Write out the records from the line with "Considering the image, does" through the line with "Answer: the black" as a JSON list of strings, one string per line. Skip blank lines.
start
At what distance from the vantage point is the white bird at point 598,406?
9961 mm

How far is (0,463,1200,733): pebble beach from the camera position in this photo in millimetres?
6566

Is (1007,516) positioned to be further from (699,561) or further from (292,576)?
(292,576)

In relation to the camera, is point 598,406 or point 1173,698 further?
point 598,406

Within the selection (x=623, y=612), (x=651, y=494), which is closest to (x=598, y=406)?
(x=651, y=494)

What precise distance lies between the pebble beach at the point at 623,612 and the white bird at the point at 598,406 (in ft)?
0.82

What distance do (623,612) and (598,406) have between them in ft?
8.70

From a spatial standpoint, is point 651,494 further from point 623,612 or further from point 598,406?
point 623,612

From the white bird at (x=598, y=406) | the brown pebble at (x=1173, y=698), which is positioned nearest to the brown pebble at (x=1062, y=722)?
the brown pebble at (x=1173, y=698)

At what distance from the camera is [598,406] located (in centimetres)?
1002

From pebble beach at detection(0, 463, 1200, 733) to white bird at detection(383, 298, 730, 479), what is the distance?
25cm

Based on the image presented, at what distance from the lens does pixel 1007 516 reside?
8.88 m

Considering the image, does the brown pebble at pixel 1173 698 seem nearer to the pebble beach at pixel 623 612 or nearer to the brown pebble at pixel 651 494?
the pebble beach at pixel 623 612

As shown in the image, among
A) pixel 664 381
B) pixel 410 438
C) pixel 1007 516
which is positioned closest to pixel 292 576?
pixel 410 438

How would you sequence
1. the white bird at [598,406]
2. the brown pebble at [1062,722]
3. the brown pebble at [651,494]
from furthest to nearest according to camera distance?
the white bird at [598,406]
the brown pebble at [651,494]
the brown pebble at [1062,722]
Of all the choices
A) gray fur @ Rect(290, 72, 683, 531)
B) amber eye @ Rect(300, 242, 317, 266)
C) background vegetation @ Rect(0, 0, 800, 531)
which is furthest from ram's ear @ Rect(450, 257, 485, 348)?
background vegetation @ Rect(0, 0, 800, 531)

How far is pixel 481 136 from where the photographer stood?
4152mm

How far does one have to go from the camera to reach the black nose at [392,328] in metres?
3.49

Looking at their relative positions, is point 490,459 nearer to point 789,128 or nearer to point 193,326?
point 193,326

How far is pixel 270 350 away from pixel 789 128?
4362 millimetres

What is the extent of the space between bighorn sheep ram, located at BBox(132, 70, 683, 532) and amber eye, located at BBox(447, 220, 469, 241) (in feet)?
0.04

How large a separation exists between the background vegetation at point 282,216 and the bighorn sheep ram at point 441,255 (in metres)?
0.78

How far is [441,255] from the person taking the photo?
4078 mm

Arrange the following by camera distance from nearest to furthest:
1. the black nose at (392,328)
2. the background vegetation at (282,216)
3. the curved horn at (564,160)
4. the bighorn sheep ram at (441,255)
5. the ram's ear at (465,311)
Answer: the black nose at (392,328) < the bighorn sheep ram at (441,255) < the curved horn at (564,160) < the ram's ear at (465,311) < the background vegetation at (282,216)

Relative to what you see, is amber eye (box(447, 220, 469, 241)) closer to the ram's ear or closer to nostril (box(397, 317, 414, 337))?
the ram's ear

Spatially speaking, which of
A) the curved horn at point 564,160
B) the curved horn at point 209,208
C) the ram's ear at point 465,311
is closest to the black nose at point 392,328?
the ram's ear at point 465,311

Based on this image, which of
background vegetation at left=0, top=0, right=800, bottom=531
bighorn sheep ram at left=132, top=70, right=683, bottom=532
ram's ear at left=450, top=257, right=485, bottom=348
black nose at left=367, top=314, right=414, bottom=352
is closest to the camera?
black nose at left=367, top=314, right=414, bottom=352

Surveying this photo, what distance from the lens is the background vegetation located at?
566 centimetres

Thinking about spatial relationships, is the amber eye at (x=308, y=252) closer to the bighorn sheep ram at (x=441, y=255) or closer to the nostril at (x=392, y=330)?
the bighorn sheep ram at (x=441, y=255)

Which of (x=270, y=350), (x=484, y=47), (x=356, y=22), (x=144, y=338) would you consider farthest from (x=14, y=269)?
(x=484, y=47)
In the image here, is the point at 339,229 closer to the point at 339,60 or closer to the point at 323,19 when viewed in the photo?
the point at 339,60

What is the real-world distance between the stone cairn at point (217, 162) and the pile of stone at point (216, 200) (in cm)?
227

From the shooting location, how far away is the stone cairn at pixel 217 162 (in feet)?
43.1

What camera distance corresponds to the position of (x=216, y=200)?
end
WRITTEN RESPONSE |
[
  "Considering the image, does the brown pebble at pixel 1173 698 seem nearer to the pebble beach at pixel 623 612 or nearer to the brown pebble at pixel 651 494?",
  "the pebble beach at pixel 623 612",
  "As shown in the image, among",
  "A) pixel 664 381",
  "B) pixel 410 438",
  "C) pixel 1007 516",
  "which is positioned closest to pixel 292 576?",
  "pixel 410 438",
  "How would you sequence",
  "1. the white bird at [598,406]",
  "2. the brown pebble at [1062,722]",
  "3. the brown pebble at [651,494]",
  "from furthest to nearest according to camera distance?",
  "the white bird at [598,406]",
  "the brown pebble at [651,494]",
  "the brown pebble at [1062,722]",
  "Of all the choices",
  "A) gray fur @ Rect(290, 72, 683, 531)",
  "B) amber eye @ Rect(300, 242, 317, 266)",
  "C) background vegetation @ Rect(0, 0, 800, 531)",
  "which is furthest from ram's ear @ Rect(450, 257, 485, 348)?",
  "background vegetation @ Rect(0, 0, 800, 531)",
  "How far is pixel 481 136 from where the photographer stood?",
  "4152mm",
  "How far does one have to go from the camera to reach the black nose at [392,328] in metres?",
  "3.49",
  "Looking at their relative positions, is point 490,459 nearer to point 789,128 or nearer to point 193,326?",
  "point 193,326",
  "How far is pixel 270 350 away from pixel 789 128?",
  "4362 millimetres",
  "What is the extent of the space between bighorn sheep ram, located at BBox(132, 70, 683, 532) and amber eye, located at BBox(447, 220, 469, 241) (in feet)?",
  "0.04",
  "How large a separation exists between the background vegetation at point 282,216 and the bighorn sheep ram at point 441,255 (in metres)?",
  "0.78",
  "How far is [441,255] from the person taking the photo?",
  "4078 mm",
  "Arrange the following by camera distance from nearest to furthest:",
  "1. the black nose at (392,328)",
  "2. the background vegetation at (282,216)",
  "3. the curved horn at (564,160)",
  "4. the bighorn sheep ram at (441,255)",
  "5. the ram's ear at (465,311)",
  "Answer: the black nose at (392,328) < the bighorn sheep ram at (441,255) < the curved horn at (564,160) < the ram's ear at (465,311) < the background vegetation at (282,216)"
]